## Instrução da tarefa 1
Como fica em inglês a frase "A indústria da moda cresce e aparece ao deixar de lado a alta costura, a roupa sob medida.", do texto sobre moda?
## Instrução da tarefa 2
Reproduza, tal como está no texto sobre moda, o trecho que vai de "CAIO TÚLIO COSTA" até "perfume Nº 5.".

## Trecho selecionado
============

São Paulo, domingo, 2 de abril de 1995
Texto Anterior | Próximo Texto | Índice

Sobre o vazio

CAIO TÚLIO COSTA
FALAR DA MODA ESTÁ NA MODA.

Sobre o vazio
Altman reproduz instantes tão falsos quanto verdadeiros de um mundo onde mentira e verdade coexistem sem fronteiras nem contradição
O assunto ganha espaço com o último filme de Robert Altman, "Prêt-à-Porter", expressão francesa que significa "pronto para usar" e define um ramo especial da indústria da moda, a das roupas prontas para serem vendidas e usadas.
A indústria da moda cresce e aparece ao deixar de lado a alta costura, a roupa sob medida. Ganha mais e mais presença internacional ao explorar com criatividade aquilo que faz a moda ser o que é: o efêmero, ou, então, o eterno retorno do novo, como definiu um filósofo, Walter Benjamin, em 1939, um ano depois da criação do náilon, sete depois de Nina Ricci se instalar em Paris, 15 depois de Coco Chanel criar seu perfume Nº 5.

============

## Trechos das entradas
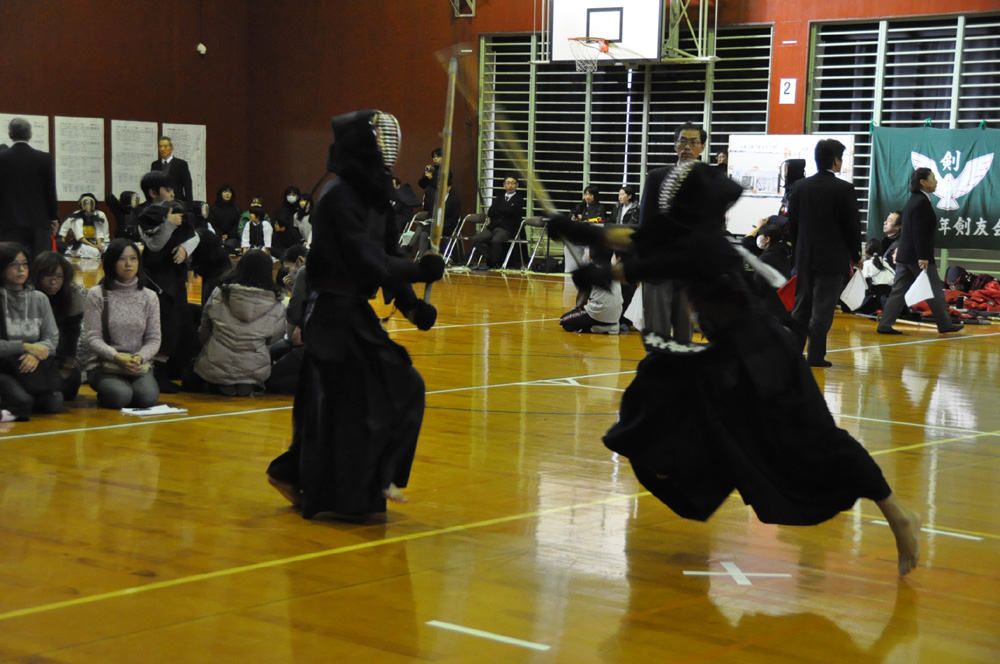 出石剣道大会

============

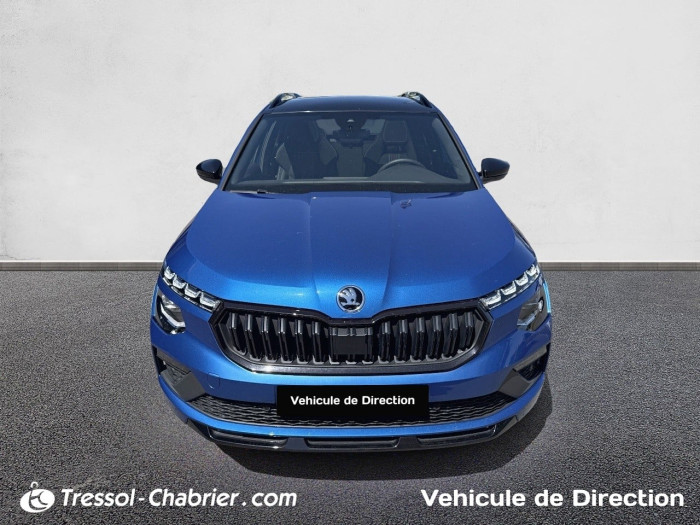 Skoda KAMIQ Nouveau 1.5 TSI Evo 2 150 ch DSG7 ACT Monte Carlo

============

## Resposta esperada 1
The fashion industry grows and gains prominence by setting aside haute couture, made-to-measure clothing.

## Resposta esperada 2
CAIO TÚLIO COSTA
FALAR DA MODA ESTÁ NA MODA.

Sobre o vazio
Altman reproduz instantes tão falsos quanto verdadeiros de um mundo onde mentira e verdade coexistem sem fronteiras nem contradição
O assunto ganha espaço com o último filme de Robert Altman, "Prêt-à-Porter", expressão francesa que significa "pronto para usar" e define um ramo especial da indústria da moda, a das roupas prontas para serem vendidas e usadas.
A indústria da moda cresce e aparece ao deixar de lado a alta costura, a roupa sob medida. Ganha mais e mais presença internacional ao explorar com criatividade aquilo que faz a moda ser o que é: o efêmero, ou, então, o eterno retorno do novo, como definiu um filósofo, Walter Benjamin, em 1939, um ano depois da criação do náilon, sete depois de Nina Ricci se instalar em Paris, 15 depois de Coco Chanel criar seu perfume Nº 5.